Combat itself is turn-based, and each action will cause differing amounts of damage based on your enemy's affinity and the power of your creature. Rather than forcing gamers to memorize complicated damage charts, Monster Lab keeps it simple. When you select an attack, you'll see how damaging it is by looking at the color of the enemy. The more brightly colored red the part is, the more damage the attack will do to it. Each body part has its own attack or ability, and victory is determined by either incapacitating all of your opponent's extremities, or knocking out his torso.
Don't just think you can go item mining for good parts and load up your creature early on to breeze through the game. Each body part you create has a certain madness level attached to it, and adding a piece to your monster increases the madness meter. If the monster's madness level exceeds your abilities to control him, then he takes on a mind of his own during battle. Your commands become virtually useless, as he will do whatever he pleases, from tearing through opponents to simply run ningaway until you bring him under control with less powerful parts.
All of the different body parts and their skills, coupled with the madness meter, make Monster Lab a lot deeper than it would seem on the surface. While you'd think this is a simple kiddy game just by looking at it, it's actually a fairly strategic fighter that should do a pretty good job at keeping adults entertained as well.

### Task goal
Pick up the passage on Monster Lab's combat and madness meter after its final sentence and carry it forward. The data that comes next was taken from a different source than the passage on Monster Lab.

### Dataset excerpts
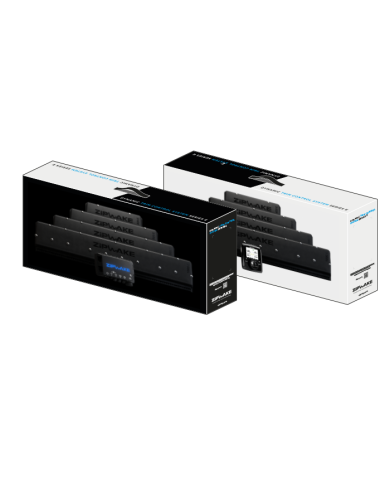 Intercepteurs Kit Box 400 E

--

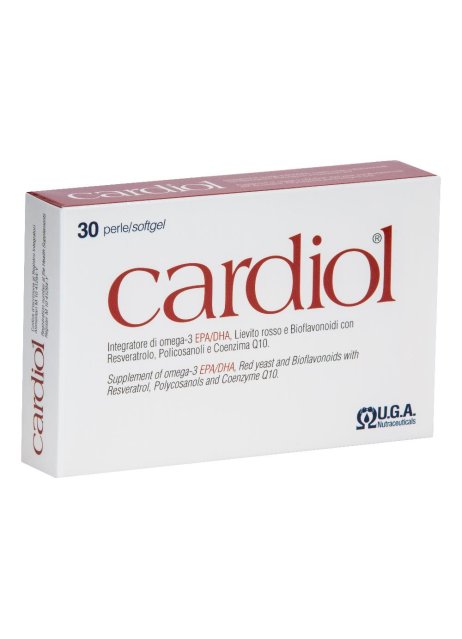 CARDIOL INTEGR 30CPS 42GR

--

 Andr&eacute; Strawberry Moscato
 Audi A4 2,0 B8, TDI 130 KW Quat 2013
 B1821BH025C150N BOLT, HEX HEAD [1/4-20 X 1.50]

### Answer to this exercise
Of course, no simulation/fighting game would be complete without some kind of multiplayer mode, and thankfully, Monster Lab has you covered on that front. There will be a competitive multiplayer system where you and a friend can take your monsters into battle and duke it out to see just who the true mad scientist is.
The game presents a dark yet cartoonish world, something akin to The Nightmare Before Christmas with the edges filed down a bit. Since it's being released on the Wii, you won't be blown away by the visuals, but they are quite functional, and the game looks just fine. The team is still working on adding the final visual touches, such as sparks and shrapnel when body parts are knocked off, as well as improved death animations, and thus far, everything seems to fit together quite well.
When I first got word I was covering Monster Lab, I thought it would end up being just another Wii shovelware title, but I'm happy to report that I couldn't have been more wrong. The guys at Backbone have put a lot of work into this game, and it looks like it could be a whole lot of fun. Besides, it helps you figure out how to construct your very own reanimated, undead army, and what could be better than that?